Materials and Methods


Chemicals


Tetraethylorthosilicate (TEOS), Cetyl trimethyl ammonium bromide (CTAB), (3-aminopropyl) triethoxy silane APTES), N-hydroxysuccinimide (NHS), N-(3-dimethyl aminopropyl)-Nethyl carbodiimide hydrochloride (EDC), sodium hyaluronate (HA), Graphene. All the chemicals were obtained from Sigma and used as received. Double distilled or MiliQ water was used to prepare all the solutions.


Synthesis of MSN


In a typical synthesis, 0.5 g CTAB was dissolved in 240 ml water under stirring at room temperature followed by he ddition of 1.75 ml NaOH (2M, pH=12.4). The temperature of the solution was raised and kept at 800C to make the solution homogenous. To this solution 1.5 ml TEOS was added. The solution was centrifuged and the resulting pellet has collected. The templates i.e. CTAB were removed by adding ethanol-hydrochloric acid (HCl) to the pellet and kept for 12-15 h. The resultant product was again washed with ethanol (thrice), centrifuged and the pellets were dried in a hot air oven.
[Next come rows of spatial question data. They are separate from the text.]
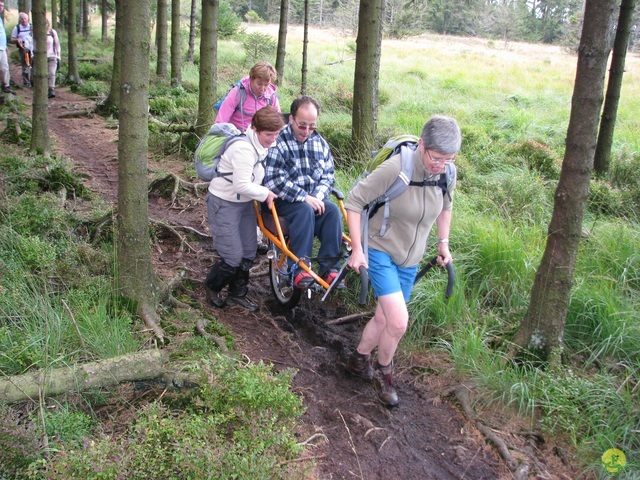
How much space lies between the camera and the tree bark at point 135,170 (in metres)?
3.96

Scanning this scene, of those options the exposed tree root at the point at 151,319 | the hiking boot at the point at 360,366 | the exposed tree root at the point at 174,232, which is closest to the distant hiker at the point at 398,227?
the hiking boot at the point at 360,366

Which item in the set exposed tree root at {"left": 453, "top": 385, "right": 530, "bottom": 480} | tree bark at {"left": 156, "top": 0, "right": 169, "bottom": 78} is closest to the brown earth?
exposed tree root at {"left": 453, "top": 385, "right": 530, "bottom": 480}

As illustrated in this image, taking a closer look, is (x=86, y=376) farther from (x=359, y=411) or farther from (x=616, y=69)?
(x=616, y=69)

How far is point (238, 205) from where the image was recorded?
5113 mm

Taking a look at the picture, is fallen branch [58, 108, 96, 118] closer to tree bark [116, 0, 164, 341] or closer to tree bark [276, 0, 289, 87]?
tree bark [276, 0, 289, 87]

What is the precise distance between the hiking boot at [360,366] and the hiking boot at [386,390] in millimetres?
181

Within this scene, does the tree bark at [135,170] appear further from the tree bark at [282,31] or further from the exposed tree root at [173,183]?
the tree bark at [282,31]

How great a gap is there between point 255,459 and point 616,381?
2857 millimetres

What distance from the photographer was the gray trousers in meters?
5.08

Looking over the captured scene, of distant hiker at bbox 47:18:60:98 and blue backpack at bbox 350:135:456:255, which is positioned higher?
distant hiker at bbox 47:18:60:98

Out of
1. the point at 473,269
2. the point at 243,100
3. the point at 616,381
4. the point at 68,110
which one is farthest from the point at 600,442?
the point at 68,110

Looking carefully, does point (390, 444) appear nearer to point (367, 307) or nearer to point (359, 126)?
point (367, 307)

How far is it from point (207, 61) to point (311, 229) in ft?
19.3

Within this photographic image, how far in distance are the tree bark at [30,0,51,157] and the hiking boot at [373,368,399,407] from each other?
21.8 feet
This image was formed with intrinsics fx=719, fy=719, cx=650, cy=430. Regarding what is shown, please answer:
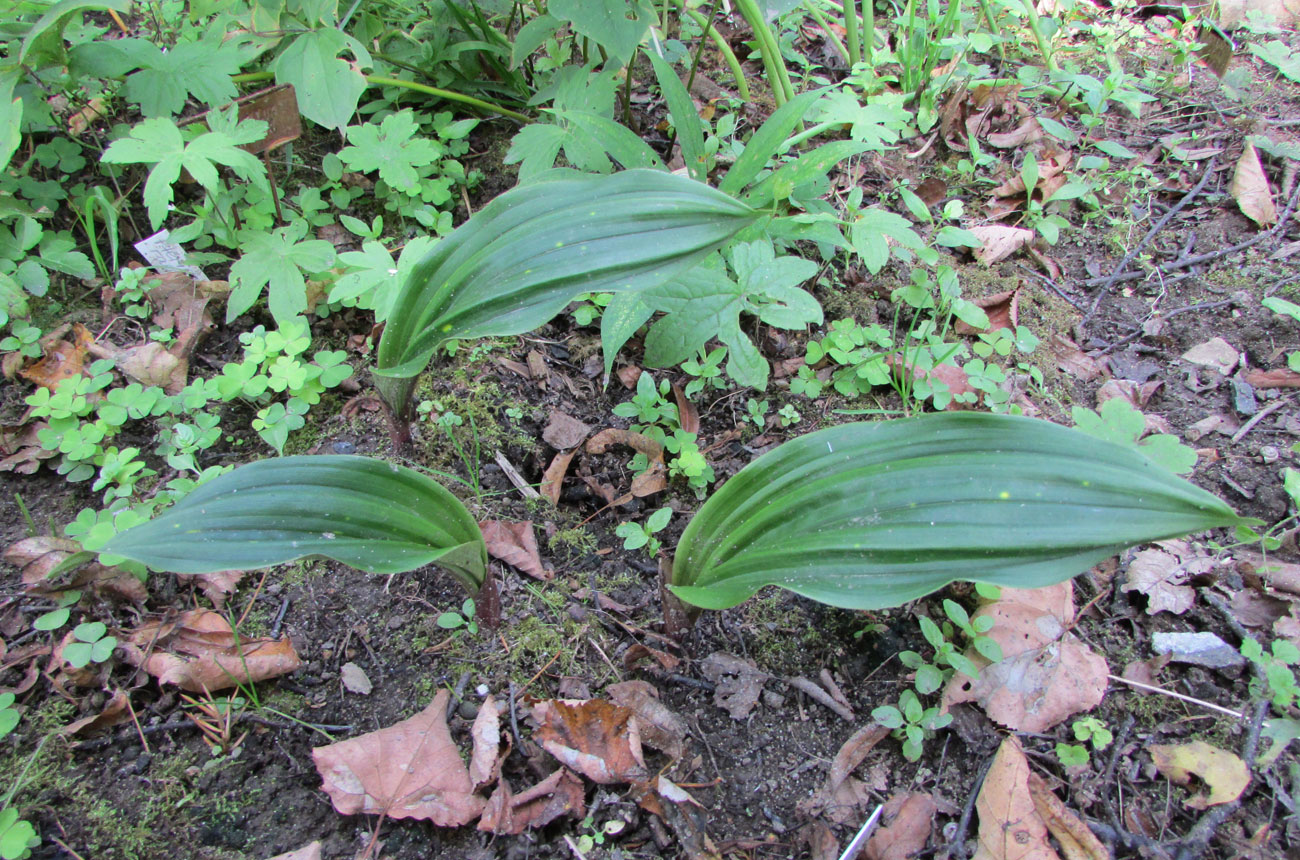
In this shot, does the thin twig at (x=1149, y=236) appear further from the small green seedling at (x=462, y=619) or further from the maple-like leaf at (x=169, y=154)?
the maple-like leaf at (x=169, y=154)

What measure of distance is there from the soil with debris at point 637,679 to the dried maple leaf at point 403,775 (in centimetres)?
3

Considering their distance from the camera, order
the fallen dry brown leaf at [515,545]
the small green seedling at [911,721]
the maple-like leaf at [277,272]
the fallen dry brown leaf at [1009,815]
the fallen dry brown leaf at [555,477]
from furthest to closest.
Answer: the maple-like leaf at [277,272]
the fallen dry brown leaf at [555,477]
the fallen dry brown leaf at [515,545]
the small green seedling at [911,721]
the fallen dry brown leaf at [1009,815]

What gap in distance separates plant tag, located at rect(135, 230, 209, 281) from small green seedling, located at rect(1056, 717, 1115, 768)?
235 cm

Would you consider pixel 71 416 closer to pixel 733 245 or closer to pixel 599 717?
pixel 599 717

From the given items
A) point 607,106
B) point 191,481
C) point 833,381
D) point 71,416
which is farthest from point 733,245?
point 71,416

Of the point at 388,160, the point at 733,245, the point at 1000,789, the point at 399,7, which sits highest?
the point at 399,7

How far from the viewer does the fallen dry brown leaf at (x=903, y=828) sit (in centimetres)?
121

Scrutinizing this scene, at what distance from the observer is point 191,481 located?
1.60m

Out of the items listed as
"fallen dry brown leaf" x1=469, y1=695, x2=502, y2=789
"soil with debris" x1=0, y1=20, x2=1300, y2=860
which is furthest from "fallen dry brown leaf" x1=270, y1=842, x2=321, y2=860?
"fallen dry brown leaf" x1=469, y1=695, x2=502, y2=789

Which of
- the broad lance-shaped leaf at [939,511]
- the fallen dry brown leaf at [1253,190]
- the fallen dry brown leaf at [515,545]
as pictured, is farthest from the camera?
the fallen dry brown leaf at [1253,190]

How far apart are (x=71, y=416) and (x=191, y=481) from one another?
392mm

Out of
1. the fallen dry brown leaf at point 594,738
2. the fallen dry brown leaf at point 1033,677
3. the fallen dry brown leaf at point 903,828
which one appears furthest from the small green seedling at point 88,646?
the fallen dry brown leaf at point 1033,677

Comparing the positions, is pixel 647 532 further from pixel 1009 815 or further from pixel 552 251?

HA conjugated MSNs preparation


Graphene quantum dots synthesis and conjugation of GQDs with MSNs


Graphene quantum dots were synthesizes via hydrothermal procedure as earlier described by us [18]. In brief, Graphene Oxide (GO) was synthesized by modified Hummers process [23] and subsequently, Chemical reduction of GO solution was achieved using Lawsone (2-hydroxy 1,4 naphthoquinone) as reducing agent under a hydrothermal environment. Typically 100ml of above GO solution was sonicated for half an hour and then 2.87 mM of Lawsone was added with magnetic stirring for 15 min. The solution was then transferred to oil bath and heated at 200 degree centigrade for 4h. The reduced graphene were collected after centrifugation followed by washing with deionised water several times and then purified using dialysis membrane for 24h to reduce size into quantum dots. Not all amino groups in NH2-MSNs reacted with HA, thus the remaining free NH2 moieties were utilized for labelling GQDs via EDC-NHS coupling as described above.


Characterization


Nanoparticles size and morphology


SEM and TEM (The Netherlands), were performed to identify the morphological details of MSN and functionalized MSN and GQDs. For SEM a diluted sample of nanoparticles was drop cast on silicon wafers and dried properly for observation while for TEM, a diluted sample of GQDs and MSN was drop cast on copper grids.


UV-Vis Spectroscopy


UV-Vis spectroscopy (Cary50 Bio, Varian, The Netherlands), was done to obtain the absorption spectra of NPs in the range of 200-800 nm. Samples were measured in I cm path length in a quartz cuvette at 250°C. All the experiments were performed in triplicate.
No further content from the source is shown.